今までは、原理的に造影剤がより効果的になるためにはという焦点で、造影するなら右のほうが良いという理由についてまとめてきました。

 

がしかし、実際には、それ以外の場合にも、造影剤を注入する腕が決まってしまう要因があります。

 

その代表的な例として、シャント形成術後と乳がんの全摘術後の場合です。

・シャント形成術後

シャントとは、人工透析を行っている方が形成するものです。

 

人工透析を行う場合、1~2日間体内に蓄積された毒素を浄化する為に、1分間で200ml近い血液流量が求めれます。

 

しかし、通常の血流では1分間で200mlもの大量の血液を透析装置に送り込む事ができないので、シャント手術を行って、血流量を増やす必要があるのです。

 

シャント手術とは、動脈と静脈を繋ぎ合わせる手術のことです。動脈と静脈を繋ぎ血流量を増やすことができます。

 

人工透析を行う時には、動脈に穿刺しますが、シャントがあれば、いちいち動脈を穿刺する必要がなく、血液透析ができるようになります。

 

シャントは患者さんの大切な生命線です。

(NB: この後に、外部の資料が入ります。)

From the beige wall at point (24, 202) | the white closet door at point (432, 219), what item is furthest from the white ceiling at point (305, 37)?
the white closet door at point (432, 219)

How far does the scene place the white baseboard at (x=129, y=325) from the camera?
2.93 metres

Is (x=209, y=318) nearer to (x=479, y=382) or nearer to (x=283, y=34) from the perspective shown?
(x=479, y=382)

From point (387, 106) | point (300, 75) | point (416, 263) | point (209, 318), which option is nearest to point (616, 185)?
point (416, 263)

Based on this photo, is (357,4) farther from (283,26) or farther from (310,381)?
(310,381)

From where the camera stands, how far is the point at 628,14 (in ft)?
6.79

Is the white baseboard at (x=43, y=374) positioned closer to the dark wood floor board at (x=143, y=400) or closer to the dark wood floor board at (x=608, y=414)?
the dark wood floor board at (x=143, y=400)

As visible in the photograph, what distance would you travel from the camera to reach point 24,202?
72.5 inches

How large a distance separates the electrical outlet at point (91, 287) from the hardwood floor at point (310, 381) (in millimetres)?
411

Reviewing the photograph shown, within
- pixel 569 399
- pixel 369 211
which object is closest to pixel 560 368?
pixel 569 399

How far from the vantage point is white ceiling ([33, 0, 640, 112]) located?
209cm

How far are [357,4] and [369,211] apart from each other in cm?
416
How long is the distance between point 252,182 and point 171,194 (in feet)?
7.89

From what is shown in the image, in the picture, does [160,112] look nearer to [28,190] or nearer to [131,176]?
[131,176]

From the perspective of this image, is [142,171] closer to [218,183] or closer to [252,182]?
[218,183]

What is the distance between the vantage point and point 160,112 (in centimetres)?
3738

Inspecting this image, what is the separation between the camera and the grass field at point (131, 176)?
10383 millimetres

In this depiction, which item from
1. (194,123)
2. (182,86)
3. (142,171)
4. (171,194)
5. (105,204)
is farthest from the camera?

シャントのある腕もふつうに使うことは可能ですが、外傷や、シャントのある腕は、袖口のきつい服を着ない、血圧測定や採血をしない、腕時計をしないなど、強い力がかからないように注意が必要となるのです。

出典:plaza.rakuten.co.jp-

この注意には、造影剤の注射も含まれます。

 

造影剤の注入には、自動注入器(インジェクター)を使用し、注入速度も量も大きい場合がほとんどです。

 

その場合、注射された血管には強い圧力がかかることになります。

 

つまり、シャントの形成されている腕に造影剤を注入してしまうと、その圧力によって、シャントを破損する恐れもでてきてしまうのです。

 

検査のために患者さんの生命線を壊すリスクを取ることは決してありません。

 

なので、『シャントが形成されている腕』は右であろうと左であろうと、造影剤を注射することは禁忌となっているはずです。

・乳がん術後(乳房全摘後)

乳がんはリンパ節転移が多く、これを郭清(切除)することもあります。

 

この場合、リンパ腺の流れが悪くなり、リンパ浮腫(むくみ)を起こしやすくなっています。

 

それは、採血や点滴、血圧測定など一般的に行われる医療行為でも誘発されるため、造影剤を注射の同様に行うことが出来ません。

 

乳がん術後の方は、何年も転移や再発がないか確認するためにCT検査を受けることが多く造影剤を使用することもありますので、注意が必要です。

 

細かく言えば、手術の程度(リンパ郭清をどの程度行っているか)によって状況は異なります。

 

が、様々な病気の患者さんが来る検査室では1人1人、詳細な治療状況を把握することは困難です。

 

乳がん術後の方の造影CT検査は、

 

『患側からの造影剤の注射はダメ!!』

 

と覚えるが賢明といえるでしょう。

 

また、リンパ郭清時は、その周囲の神経や血管を切除している場合もあり、術後から時間が経過していると、側副血行路が形成されてこともあります。

 

そこに造影剤が注入されると、患者さんも極度の痛みを伴うケースがあります。

 

リンパ浮腫や痛みなど、乳がん全摘(リンパ郭清)後には、注意しなければならないことが沢山あるのです。

まとめると・・・

造影剤の注射は、右からが注射することが造影効果や画質面からいって利点が多く基本となります。

 

が、それが正解とは限らない場合があり、

 

シャント形成後や乳がんの術後など、病院には様々な事情を抱えた患者さんが来るため、常に右側からが良いということにはなりません。

 

なんのために検査を行うのかどうやったら安全に検査を行い、診断に有用な画像を得ることが出来るのか、一人ずつ考えながら行う必要があります。

 

私個人的には、造影剤を使った検査は、事故が多い検査の一つであると思います。

 

知らなかったからでは、理由にならないケースも沢山見て来ました。

 

そんなことが起こらないよう、しっかり対策することは重要でしょう。